** Begin Provided text **

Goebel v. SALT LAKE CITY SOUTHERN RAILROAD COMPANY, 20020825.
Decision Date | 01 October 2004 |
Docket Number | No. 20020825.,20020825. |
Citation | 2004 UT 80,104 P.3d 1185 |
Parties | Edward George Goebel and Kathy Goebel, Plaintiffs, Appellants, and Cross-Appellees, v. Salt Lake City Southern Railroad Company, Salt Lake City Corporation, Inc., Omni Products, Inc., Union Pacific Railroad Company, Utah Transit District, Defendants, Appellees, and Cross-Appellants. |
Court | Utah Supreme Court |
This opinion is subject to revision before final publication in the Pacific Reporter.
Peter C. Collins, Salt Lake, for plaintiffs.
E. Scott Savage, Casey K. McGarvey, Martha S. Stonebrook, Salt Lake, for defendants.
INTRODUCTION
¶1 Plaintiffs-appellants Edward and Kathy Goebel (the Goebels) appeal a grant of directed verdict and other rulings in favor of defendant-appellee Salt Lake City Southern Railroad Company, Inc. (Southern), and a grant of summary judgment in favor of Salt Lake City Corporation (the City). In brief, the Goebels argue that the trial court committed reversible error by:
¶2 Southern cross-appeals, arguing that the trial court erred in ruling that Utah Code sections 10-7-26, 10-7-29, and 56-1-11, and Salt Lake City Code § 14.44.030 apply to Southern.
¶3 We affirm.
¶4 On February 19, 1998, Mr. Goebel was riding his bicycle on 1700 South Street over a railroad crossing near 200 West Street when he crashed, sustaining serious injuries. The Goebels' theory about what caused the accident focused partly on the rubber mats, called "field panels," that were a component of the crossing. The Goebels therefore brought suit against Omni Products, Inc., because its predecessor had manufactured the field panels. Additionally, the Goebels sued Union Pacific, which had installed the field panels, and Utah Transit Authority (UTA), which owned the rail line and crossing. The Goebels settled with each of these defendants before trial, and none of them are parties to this appeal. The remaining defendants who are parties to this appeal are Southern, which was using UTA's crossing for freight service pursuant to an easement, and the City, which was responsible for maintaining the street leading up to the crossing.

** End Provided text **
** Begin Material **

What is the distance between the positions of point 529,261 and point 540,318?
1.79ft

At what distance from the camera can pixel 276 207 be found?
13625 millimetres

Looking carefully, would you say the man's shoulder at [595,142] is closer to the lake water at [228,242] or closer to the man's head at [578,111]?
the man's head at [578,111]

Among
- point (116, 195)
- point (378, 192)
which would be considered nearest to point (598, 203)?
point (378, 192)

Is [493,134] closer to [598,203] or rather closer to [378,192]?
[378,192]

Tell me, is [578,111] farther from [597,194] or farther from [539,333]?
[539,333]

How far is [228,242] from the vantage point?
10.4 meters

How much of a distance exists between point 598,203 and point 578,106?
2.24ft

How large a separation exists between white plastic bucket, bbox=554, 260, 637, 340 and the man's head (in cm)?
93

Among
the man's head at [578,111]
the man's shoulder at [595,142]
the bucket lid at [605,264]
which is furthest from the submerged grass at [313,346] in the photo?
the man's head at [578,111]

** End Material **

• Tasks to complete:
A – Please list every code provision that Southern's cross-appeal in the Goebel opinion says the trial court wrongly ruled applies to Southern.
B – Answer these questions from the Goebel opinion.
(i) On what date did Mr. Goebel crash his bicycle?
(ii) Which court decided the case?
(iii) Who appeared for the plaintiffs?
C – Rewrite the Goebel opinion starting with "Goebel v. SALT" and going on through "the Pacific Reporter.", substituting "Omni Manufacturing" for "Omni Products".

• Responses for each task:
A –
Utah Code section 10-7-26
Utah Code section 10-7-29
Utah Code section 56-1-11
Salt Lake City Code § 14.44.030

B –
(i) February 19, 1998
(ii) Utah Supreme Court
(iii) Peter C. Collins, Salt Lake

C –
Goebel v. SALT LAKE CITY SOUTHERN RAILROAD COMPANY, 20020825.
Decision Date | 01 October 2004 |
Docket Number | No. 20020825.,20020825. |
Citation | 2004 UT 80,104 P.3d 1185 |
Parties | Edward George Goebel and Kathy Goebel, Plaintiffs, Appellants, and Cross-Appellees, v. Salt Lake City Southern Railroad Company, Salt Lake City Corporation, Inc., Omni Manufacturing, Inc., Union Pacific Railroad Company, Utah Transit District, Defendants, Appellees, and Cross-Appellants. |
Court | Utah Supreme Court |
This opinion is subject to revision before final publication in the Pacific Reporter.